Nudging im Coaching: Manipulieren Sie schon oder vertrauen Sie noch?
Nudging ist ein Trend aus dem Marketing, der auch in das Personalmanagement einzieht. Es verspricht schnelle Lösungen für komplexe Führungssituationen. Ein paar kleine Stupser, so genannte Nudges, hier. Ein paar kleine Stupser dort und schon machen Mitarbeiter, was sie sollen. Aber kann das funktionieren?
Coachen mit Nudges? No way!
Über Kundenanrufe freue ich mich immer. Umso mehr, wenn es um eine konkrete Anfrage für ein Coaching geht – mein Steckenpferd. Doch es gibt auch die Sorte von Telefonaten, die mich aufhorchen lassen. Im konkreten Fall rief der Geschäftsführer eines schnell wachsenden Digitalunternehmens an.
Es ging um Ben, der als Teamleader in letzter Zeit immer öfter mit einem Kollegen aneinandergeriet. Sehr zur Irritation des ganzen Teams. Es habe in der letzten Zeit zunehmend lautstarke Auseinandersetzungen gegeben, erzählt mir der Anrufer. Er fände Ben eigentlich ziemlich gut. Aber jetzt müsse er auf Spur gebracht werden. Und er wüsste auch schon wie.
Die Methode der Wahl: Nudging. Ben, die Führungskraft, sollte mit ein paar Schubsern in die richtige Richtung gelenkt werden. Der Anrufer kannte das Prinzip des Nudgings bereits von den Kollegen aus dem Marketing. Sie hätten damit „wahnsinnige Erfolge“ gefeiert, versicherte er mir. Der Mann war kaum zu bremsen. Als Unterstützung könne er mir gerne eine Liste mit Nudges für den Kollegen zusammenstellen.
Coaching ist kein Marketing
Machen wir es kurz: Meine Antwort lautete „Nein“. Denn Coaching ist kein Marketing und Nudging eignet sich nicht für das Coaching. In der Werbung mag es funktionieren, in der Entwicklung von Personal nicht. Die zugrundeliegende Idee des Nudgings ist es, Personen durch kleine Stupser, sogenannte Nudges, zu einer Verhaltensänderung zu bewegen (Thaler & Sunstein 2009).

DATENEINTRÄGE

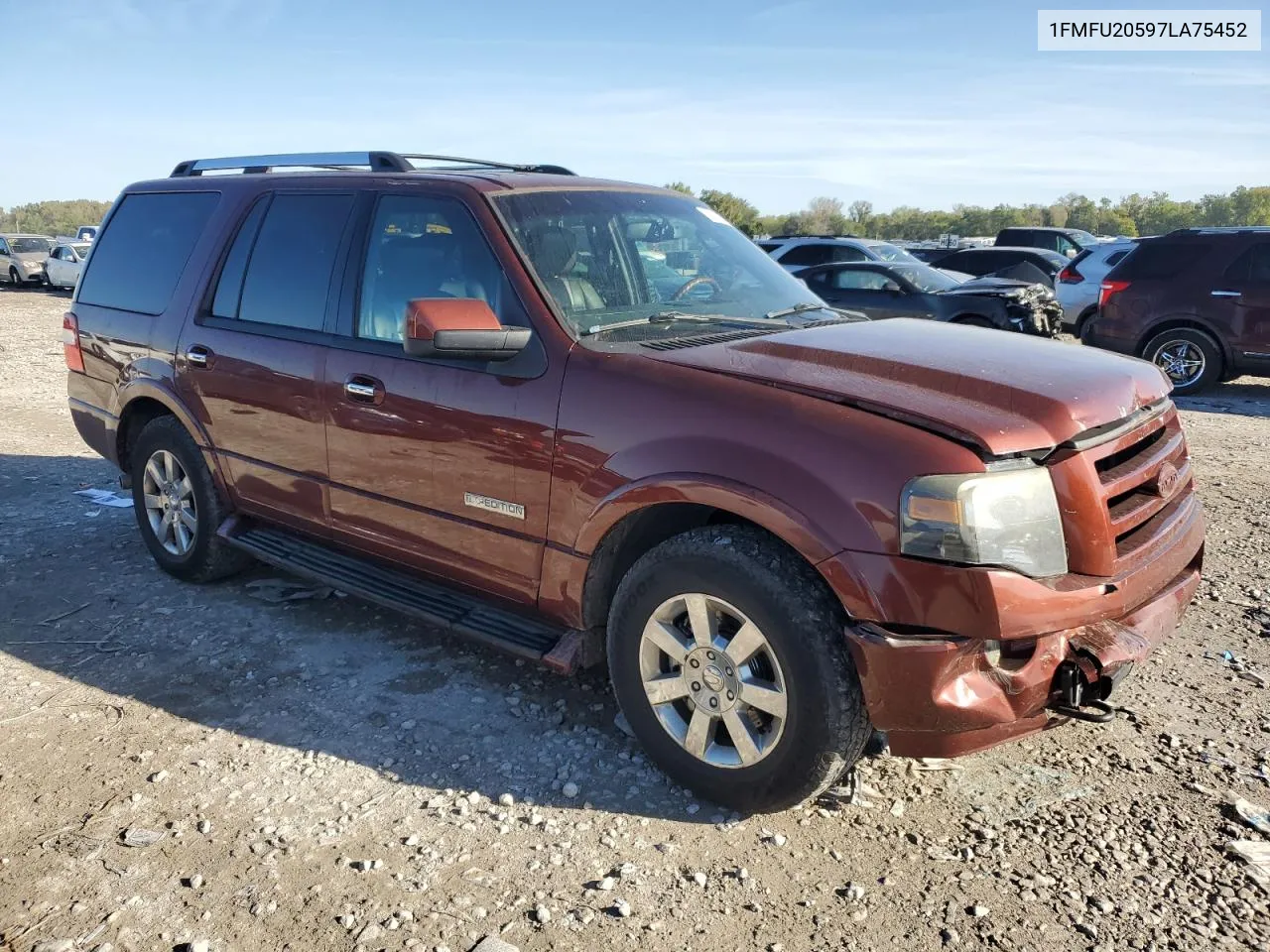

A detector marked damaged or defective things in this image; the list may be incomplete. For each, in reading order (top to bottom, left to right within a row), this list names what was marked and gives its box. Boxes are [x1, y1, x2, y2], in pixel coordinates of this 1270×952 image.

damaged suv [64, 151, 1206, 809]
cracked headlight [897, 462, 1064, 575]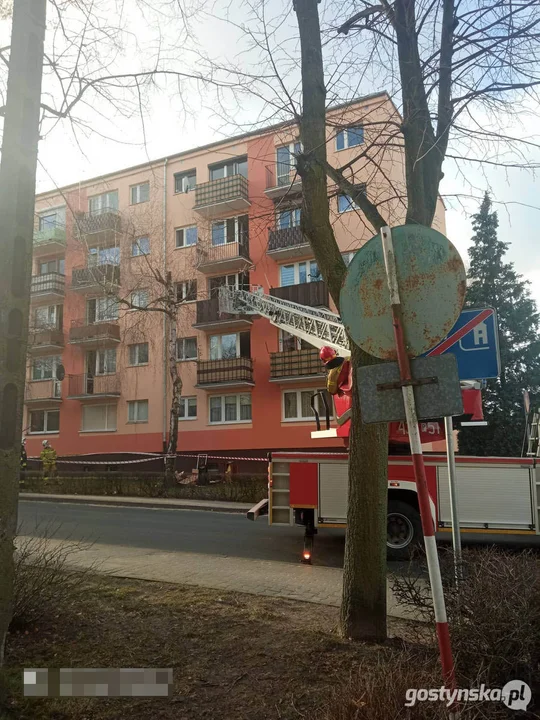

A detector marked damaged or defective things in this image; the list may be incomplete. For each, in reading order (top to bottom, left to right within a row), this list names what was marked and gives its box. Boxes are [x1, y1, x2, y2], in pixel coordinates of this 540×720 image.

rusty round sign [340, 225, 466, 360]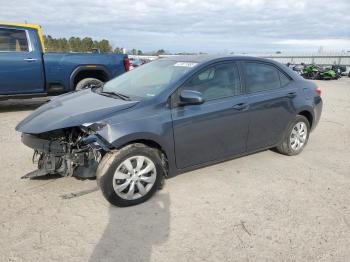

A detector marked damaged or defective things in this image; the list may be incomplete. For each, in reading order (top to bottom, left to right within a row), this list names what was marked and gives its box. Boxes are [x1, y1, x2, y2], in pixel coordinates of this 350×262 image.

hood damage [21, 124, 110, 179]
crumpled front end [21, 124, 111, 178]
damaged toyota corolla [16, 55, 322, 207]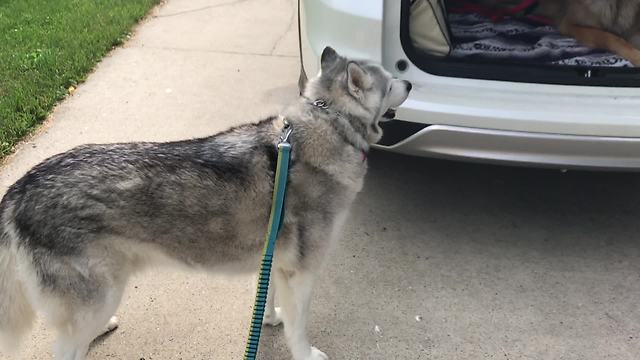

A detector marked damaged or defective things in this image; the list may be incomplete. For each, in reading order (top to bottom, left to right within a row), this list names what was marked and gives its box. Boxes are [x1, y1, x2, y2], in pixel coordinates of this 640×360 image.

ZIEL DER ÜBUNG
Welche Fragen stellt der Text über Nudging im Coaching? Gib jede wörtlich wieder.

FERTIGE ANTWORT
- Manipulieren Sie schon oder vertrauen Sie noch?
- Aber kann das funktionieren?
- Coachen mit Nudges?